Para o diretor da AJAR, José Luís Oliveira, o incumprimento da decisão judicial constitui um “golpe do Estado” no setor da justiça. “O poder que Carmona está a exercer não se baseia na Constituição, pois a nomeação do Presidente da República assentou numa norma entretanto declarada inconstitucional”, afirmou.
Recordou ainda que o presidente do Tribunal de Recurso tem o dever de aplicar a lei: “Fez o contrário. Segundo o artigo 120.º da CRDTL, os tribunais não podem aplicar normas contrárias à Constituição ou aos princípios nela consagrados.”
José Luís Oliveira considerou também que o Chefe de Estado não está a cumprir o compromisso de “cumprir e fazer cumprir a Constituição”. “Se não nos basearmos na lei, isso é poder absoluto.

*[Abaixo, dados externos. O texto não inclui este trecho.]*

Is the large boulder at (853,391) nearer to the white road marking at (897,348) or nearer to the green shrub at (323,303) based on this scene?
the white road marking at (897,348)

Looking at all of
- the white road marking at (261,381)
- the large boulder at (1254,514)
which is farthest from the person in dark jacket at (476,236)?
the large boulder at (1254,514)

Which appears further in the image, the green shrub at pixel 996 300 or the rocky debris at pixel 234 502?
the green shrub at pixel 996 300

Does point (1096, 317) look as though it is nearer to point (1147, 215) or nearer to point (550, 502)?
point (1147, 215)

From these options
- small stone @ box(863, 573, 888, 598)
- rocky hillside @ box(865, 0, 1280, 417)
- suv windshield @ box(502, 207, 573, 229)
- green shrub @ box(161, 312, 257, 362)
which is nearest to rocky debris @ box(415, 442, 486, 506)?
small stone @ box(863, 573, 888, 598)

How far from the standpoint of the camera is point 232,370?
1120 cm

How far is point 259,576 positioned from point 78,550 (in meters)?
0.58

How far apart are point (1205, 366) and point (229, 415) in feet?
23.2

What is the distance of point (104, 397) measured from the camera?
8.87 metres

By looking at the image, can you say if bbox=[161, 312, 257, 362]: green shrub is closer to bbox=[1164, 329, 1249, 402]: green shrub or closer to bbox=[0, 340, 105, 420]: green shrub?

A democracia morre, porque é o poder que prevalece.”
Face à manutenção de Carmona no cargo, a UIJLP “incita as autoridades de Timor-Leste a observarem rigorosamente a Constituição e a respeitarem as decisões dos tribunais, promovendo a imediata regularização da situação e a cessação de quaisquer atos que contrariem o ordenamento jurídico vigente”.
No entanto, o Presidente da República, José Ramos-Horta, disse desconhecer a preocupação da UIJLP, apesar de esta ter sido noticiada pela agência Lusa há uma semana. Questionado repetidamente sobre se irá cumprir o acórdão e nomear outro presidente para o Tribunal, Horta recusou responder diretamente e limitou-se a repetir: “é a gente da FRETILIN que está no Tribunal” — argumento que tem reiterado perante críticas e pedidos de esclarecimento.

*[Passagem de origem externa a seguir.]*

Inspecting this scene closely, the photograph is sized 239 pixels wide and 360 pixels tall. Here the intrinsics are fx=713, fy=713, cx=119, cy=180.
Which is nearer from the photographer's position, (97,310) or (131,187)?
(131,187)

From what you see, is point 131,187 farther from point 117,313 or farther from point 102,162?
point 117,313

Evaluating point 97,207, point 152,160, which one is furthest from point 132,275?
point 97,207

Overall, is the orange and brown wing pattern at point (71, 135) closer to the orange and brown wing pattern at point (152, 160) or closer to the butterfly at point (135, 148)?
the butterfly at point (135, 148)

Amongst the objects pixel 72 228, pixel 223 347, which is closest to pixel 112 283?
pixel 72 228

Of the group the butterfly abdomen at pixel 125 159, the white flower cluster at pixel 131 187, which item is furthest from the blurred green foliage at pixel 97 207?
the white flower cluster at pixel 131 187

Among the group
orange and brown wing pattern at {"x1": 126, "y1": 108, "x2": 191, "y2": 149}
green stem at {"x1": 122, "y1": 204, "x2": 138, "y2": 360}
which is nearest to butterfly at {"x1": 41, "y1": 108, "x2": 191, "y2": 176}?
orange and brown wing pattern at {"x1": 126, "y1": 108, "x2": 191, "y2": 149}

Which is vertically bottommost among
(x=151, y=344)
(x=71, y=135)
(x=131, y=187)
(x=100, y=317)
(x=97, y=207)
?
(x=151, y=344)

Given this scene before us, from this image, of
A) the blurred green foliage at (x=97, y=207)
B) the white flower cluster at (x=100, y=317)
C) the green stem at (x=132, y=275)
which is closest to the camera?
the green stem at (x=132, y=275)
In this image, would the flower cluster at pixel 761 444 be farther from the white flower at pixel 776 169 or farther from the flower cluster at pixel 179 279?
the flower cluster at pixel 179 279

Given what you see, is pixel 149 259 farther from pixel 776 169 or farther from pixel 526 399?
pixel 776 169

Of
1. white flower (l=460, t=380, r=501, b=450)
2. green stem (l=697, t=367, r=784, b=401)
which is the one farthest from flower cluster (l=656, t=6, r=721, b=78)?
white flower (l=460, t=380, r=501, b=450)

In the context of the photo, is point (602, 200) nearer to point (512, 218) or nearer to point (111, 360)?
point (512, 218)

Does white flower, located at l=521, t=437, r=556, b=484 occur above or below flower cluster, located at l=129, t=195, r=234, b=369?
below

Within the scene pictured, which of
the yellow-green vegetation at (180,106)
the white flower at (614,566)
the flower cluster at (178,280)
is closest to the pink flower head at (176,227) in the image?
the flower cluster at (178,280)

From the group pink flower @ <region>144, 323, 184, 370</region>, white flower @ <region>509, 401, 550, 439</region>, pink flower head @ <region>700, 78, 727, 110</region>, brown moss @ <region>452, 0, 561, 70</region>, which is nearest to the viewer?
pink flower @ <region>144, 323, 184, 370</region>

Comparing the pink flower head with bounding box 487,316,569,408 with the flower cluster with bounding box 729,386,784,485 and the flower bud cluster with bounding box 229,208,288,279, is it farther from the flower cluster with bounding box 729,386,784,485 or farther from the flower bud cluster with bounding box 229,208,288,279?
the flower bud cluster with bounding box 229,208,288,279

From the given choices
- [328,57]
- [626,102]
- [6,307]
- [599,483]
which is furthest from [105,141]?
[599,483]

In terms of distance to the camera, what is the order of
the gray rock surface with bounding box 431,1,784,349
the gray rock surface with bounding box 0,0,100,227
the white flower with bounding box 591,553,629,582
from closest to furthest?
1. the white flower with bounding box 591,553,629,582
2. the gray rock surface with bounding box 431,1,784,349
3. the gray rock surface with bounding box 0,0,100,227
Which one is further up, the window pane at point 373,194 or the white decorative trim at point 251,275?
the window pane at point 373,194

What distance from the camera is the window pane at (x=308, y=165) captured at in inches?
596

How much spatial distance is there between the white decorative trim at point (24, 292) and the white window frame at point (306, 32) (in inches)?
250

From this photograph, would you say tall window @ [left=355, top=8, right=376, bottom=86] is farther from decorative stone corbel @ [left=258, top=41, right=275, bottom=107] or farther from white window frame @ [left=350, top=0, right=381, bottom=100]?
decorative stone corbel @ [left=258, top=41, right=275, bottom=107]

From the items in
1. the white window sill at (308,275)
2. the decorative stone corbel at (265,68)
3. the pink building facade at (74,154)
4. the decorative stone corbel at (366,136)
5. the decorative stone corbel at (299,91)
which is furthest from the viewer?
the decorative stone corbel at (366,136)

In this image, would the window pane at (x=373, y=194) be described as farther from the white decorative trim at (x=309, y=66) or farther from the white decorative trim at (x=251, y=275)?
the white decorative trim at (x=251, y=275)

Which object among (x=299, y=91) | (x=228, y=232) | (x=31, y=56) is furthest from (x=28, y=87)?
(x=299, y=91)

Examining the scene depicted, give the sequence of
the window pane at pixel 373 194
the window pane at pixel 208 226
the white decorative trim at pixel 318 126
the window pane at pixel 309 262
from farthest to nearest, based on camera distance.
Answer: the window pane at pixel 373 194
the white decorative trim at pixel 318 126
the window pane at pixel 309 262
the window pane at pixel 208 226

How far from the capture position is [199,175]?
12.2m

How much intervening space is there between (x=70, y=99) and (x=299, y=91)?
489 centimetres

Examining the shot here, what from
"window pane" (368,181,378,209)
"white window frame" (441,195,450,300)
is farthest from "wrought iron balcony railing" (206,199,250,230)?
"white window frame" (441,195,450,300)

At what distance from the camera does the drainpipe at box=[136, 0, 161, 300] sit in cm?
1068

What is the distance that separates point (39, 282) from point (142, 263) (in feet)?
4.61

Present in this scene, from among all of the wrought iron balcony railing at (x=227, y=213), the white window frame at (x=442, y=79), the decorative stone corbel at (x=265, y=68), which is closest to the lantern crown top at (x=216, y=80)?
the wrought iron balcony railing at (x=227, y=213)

O acórdão do Tribunal de Recurso, com força obrigatória geral, vincula todos os órgãos de soberania, incluindo o Presidente da República e os próprios tribunais, que têm o dever constitucional de o acatar.
Perante esta situação, a deputada do Partido de Libertação Popular (PLP), Maria Angelina Lopes Sarmento, insistiu que o foco deve estar no “conteúdo, na preocupação e no que foi discutido na fiscalização abstrata”. Recordou que os partidos da oposição alertam, desde a publicação do acórdão, para a necessidade de o cumprir e que chegaram a solicitar uma aclaração ao Tribunal sobre os efeitos jurídicos da decisão — pedido que nunca obteve resposta.
A deputada classificou o incumprimento como um “ato criminoso” e revelou que já foi apresentada queixa ao Ministério Público no mês passado. Acrescentou ainda que Timor-Leste deve prestar atenção à posição da associação de juízes da CPLP, dada a proximidade política e jurídica com os restantes países-membros.
Maria Angelina Sarmento alertou ainda para possíveis tensões internas no Tribunal de Recurso, caso Carmona continue no cargo: “Pode enfrentar resistência dos próprios juízes na participação em decisões futuras. Vai destruir ou desmoralizar os juízes para trabalharem de forma profissional e com alta integridade, porque há interferências políticas neste processo.”
Confrontado com as críticas e com a preocupação expressa internacionalmente, Afonso Carmona disse não poder comentar o caso, afirmando que “só o Presidente da República pode reagir”, por ter sido ele quem o nomeou. Perante novos pedidos de esclarecimento sobre o cumprimento do acórdão ou sobre o pedido de aclaração, recusou dar entrevista e afastou-se, aludindo à falta de poder para resolver a situação.